● Given text:
>>>>>
Read more at Supply Management

US Intelligence to Aid Supply Chains Against Cyber Attacks

A new US Intelligence campaign is set to help supply chains defend themselves against cyber attacks.

supimol kumying/Shutterstock.com

As businesses and supply chains grow increasingly more global, inevitably risk increases at the same rate. One of the most high profile risks for supply chains currently is are cyber attacks and hacking.

With each passing year, the cyber attacks get bigger. In June, the Democratic National Committee was breached by Russian hackers, and 20,000 e-mails, linked to Hillary Clinton’s Presidential campaign, were posted online.

In March, the Bangladesh Federal Reserve lost $100 million to hackers, with only $20 million recovered so far. Over 4,700 cyber attacks have been reported in the US alone since 2005, impacting hundreds of millions of people.

However, organisations with cross-border supply chains are about to get a helping hand in the fight against cyber attacks.

Cyber Attacks & Vulnerable Supply Chains

The National Counterintelligence and Security Centre will provide sensitive information, including classified threat reports, to companies about the risks of hacking in their supply chains.

The move is part of an effort to increase responsibility and education for organisations for supply chain security. It has previously been highlighted that there is a lack of understanding in US companies that having international suppliers makes supply chains vulnerable to cyber attacks.

“The supply chain threat is one that’s the least talked about but is the easiest to manipulate for all aspects of our daily lives,” said NCSC Director, William Evanina.

Domestic & Foreign Threats

The NCSC campaign will initially focus on supply chains linked to both China and Russia, the alleged sources of previous hacks. However, it will also be aimed at domestic hackers, criminal enterprises, and even disaffected former employees.

The campaign will prioritise telecommunications, energy and financial services corporations first. This is in part due to the nature of the business, but also their strategic importance to US national security.

And as well as cyber attacks, the NSCS will also be providing information and advice on so-called “hands on” crimes, such as stealing of classified information, or destruction of sensitive equipment.

Procurement Must “Play Full Part”

As part of the efforts to reduce cyber attacks, the key role of procurement has been highlighted. Evanina emphasised that procurement need to be fully integrated with other areas of the organisation to help mitigate risk.

He highlighted the role of ongoing due diligence to support initial investment in cyber security software and programmes. This would be carried out by procurement, but in partnership with the other areas of the business.

Evanina expands on the role of procurement in this video. He states that research into suppliers, and their own supply chains is critical in mitigating the risk.

Wider World

Although the work to be carried out as part of the campaign is primarily aimed at US companies, the applicability is there for all global supply chains.

Many US-based companies will purchase goods from overseas suppliers, and at the same time there will be companies purchasing from US suppliers. The inter-connected nature of the supply chain, as well as increased connectivity across technological platforms, increases the risk to organisations.

Carrying out due diligence on suppliers, knowing the full supply chain, and, perhaps most importantly, ensuring procurement plays a full part in organisational security, is a way to help mitigate this risk.
<<<<<
● Supplied data:
>>>>>
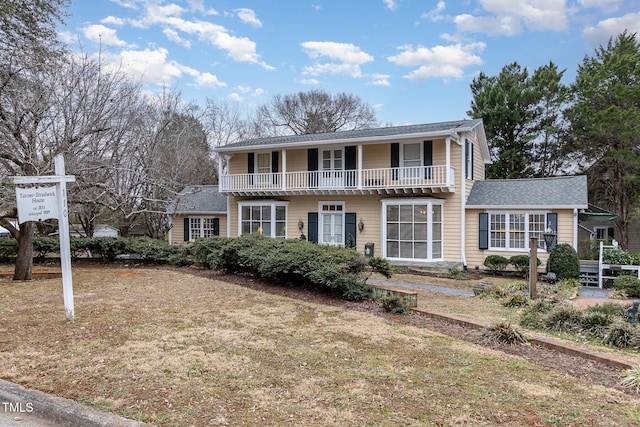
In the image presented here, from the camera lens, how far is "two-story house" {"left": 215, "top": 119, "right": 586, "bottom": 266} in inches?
637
<<<<<
● Work instructions:
A - How would this sentence from the article on cyber attacks against supply chains read in Spanish: "The National Counterintelligence and Security Centre will provide sensitive information, including classified threat reports, to companies about the risks of hacking in their supply chains."?
B - Continue the article on cyber attacks against supply chains, picking up after its final sentence.

● Answers:
A - El Centro Nacional de Contrainteligencia y Seguridad proporcionará información sensible, incluidos informes de amenazas clasificados, a las empresas sobre los riesgos de piratería informática en sus cadenas de suministro.

B -
Will your organisation be taking advantage of the advice from the NCSC? Will you be impacted by any changes that take place? Let us know in the comments below.

Want to know what’s happening in the world of procurement and supply chain? Well, we’ve picked out the key headlines from the past week to keep you up to date…

Verisk Maplecroft Releases Modern Slavery Index
  • Global Risk Analysts, Verisk Maplecroft, have released their latest supply chain modern slavery index.
  • According to the Index, modern slavery constitutes a ‘high’ or ‘extreme risk’ in 115 countries worldwide.
  • Major exporters China and India fall again into the extreme risk category. The UK is one of only four countries seen as ‘low risk’
  • The report notes that most countries have some form of anti-slavery legislation or framework in place, but lack the resources to enforce these laws.

Read more at Forbes

African Countries Ban Secondhand Clothing Imports
  • A ban on imports of secondhand clothing is to be implemented by the Governments of the East African Community.
  • The group, including Kenya, Tanzania, and Uganda, proposed the ban in order to stimulate the apparel industry in their countries.
  • It is hoped that the measure will also create jobs and bolster the countries’ economies.
  • The rise of ‘fast fashion’ has led to a dramatic increase in the region’s secondhand clothing imports over the past decade.

Read more at Sustainable Brands

Scotland Launches Brexit Stimulus Fund
  • The Scottish Government has announced plans to create a stimulus fund following the UK’s decision to leave the EU.
  • The fund will add an additional £100 million to capital spending to support Scottish businesses.
  • Funds will be allocated to projects based on jobs creation and impact on the overall supply chain.
  • The Government also announced the creation of Business Information Service to support businesses affected by vote.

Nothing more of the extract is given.